Hamlet in Cumbria, England

Flakebridge is a woodland and small hamlet in the Westmorland and Furness district, Cumbria, England, 3 km south-west from the village of Dufton and 1.95 km east from the town of Appleby-in-Westmorland.

== Location and geography ==
The hamlet is situated in Flakebridge Wood, which has several footpaths. The Wood itself covers 2.03 km2 and from north to south measures 3.13 km. The Forest is composed mainly of medium to large coniferous trees, small pines and large deciduous trees such as oak, beech and some ash. A number of streams such as Keisley beck run through the Forest.

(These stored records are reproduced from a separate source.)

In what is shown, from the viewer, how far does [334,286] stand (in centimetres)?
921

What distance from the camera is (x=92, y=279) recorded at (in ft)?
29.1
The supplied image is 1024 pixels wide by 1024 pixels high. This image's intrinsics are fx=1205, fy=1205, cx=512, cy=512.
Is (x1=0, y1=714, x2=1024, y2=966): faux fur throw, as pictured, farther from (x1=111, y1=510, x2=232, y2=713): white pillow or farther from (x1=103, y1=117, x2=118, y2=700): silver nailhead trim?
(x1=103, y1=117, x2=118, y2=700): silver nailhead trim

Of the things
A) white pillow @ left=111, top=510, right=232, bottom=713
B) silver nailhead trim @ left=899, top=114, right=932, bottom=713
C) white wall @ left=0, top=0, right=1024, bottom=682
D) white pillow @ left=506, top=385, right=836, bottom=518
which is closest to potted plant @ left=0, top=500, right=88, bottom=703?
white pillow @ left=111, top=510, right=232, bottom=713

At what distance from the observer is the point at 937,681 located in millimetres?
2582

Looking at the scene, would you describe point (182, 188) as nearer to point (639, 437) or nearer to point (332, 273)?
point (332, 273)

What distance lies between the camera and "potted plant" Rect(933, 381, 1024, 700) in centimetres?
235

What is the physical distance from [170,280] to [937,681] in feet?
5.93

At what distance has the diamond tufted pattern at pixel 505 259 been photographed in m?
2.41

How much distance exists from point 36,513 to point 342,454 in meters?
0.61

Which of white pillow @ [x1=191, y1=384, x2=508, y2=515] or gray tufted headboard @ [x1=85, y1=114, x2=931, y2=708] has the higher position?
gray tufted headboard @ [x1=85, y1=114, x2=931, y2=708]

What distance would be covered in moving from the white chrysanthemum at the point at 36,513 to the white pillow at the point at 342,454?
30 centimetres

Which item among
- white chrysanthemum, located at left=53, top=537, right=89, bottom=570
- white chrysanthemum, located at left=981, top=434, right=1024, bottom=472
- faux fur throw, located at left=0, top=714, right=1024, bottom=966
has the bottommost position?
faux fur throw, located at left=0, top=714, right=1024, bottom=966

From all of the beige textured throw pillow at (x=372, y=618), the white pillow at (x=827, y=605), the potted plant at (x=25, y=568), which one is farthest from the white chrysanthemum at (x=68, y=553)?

The hamlet is located on the western edge of the Forest, consisting of three to four buildings and houses.

== History ==
In the past, the Wood has been much smaller than it is today. In Thomas Jeffrey's 1770 map of Westmorland, Flakebridge Wood appears to be only a third of its current size. There is no empirical survey evidence of Flakebridge Wood existing before this point, however possible woodland is featured on Christopher Saxton’s 1579 map of Westmorland and Cumberland in the modern Flakebridge area.
The Hamlet is not marked or cannot be found in any historic maps, as a result, the Hamlet's date of founding or history remains unknown.

== Tourism ==
There are several footpaths in Flakebridge Wood making it a popular walking destination. Flakebridge is also popular for hunting, particularly Pheasants. High Cup Nick and the Pennine Way can also be found nearby.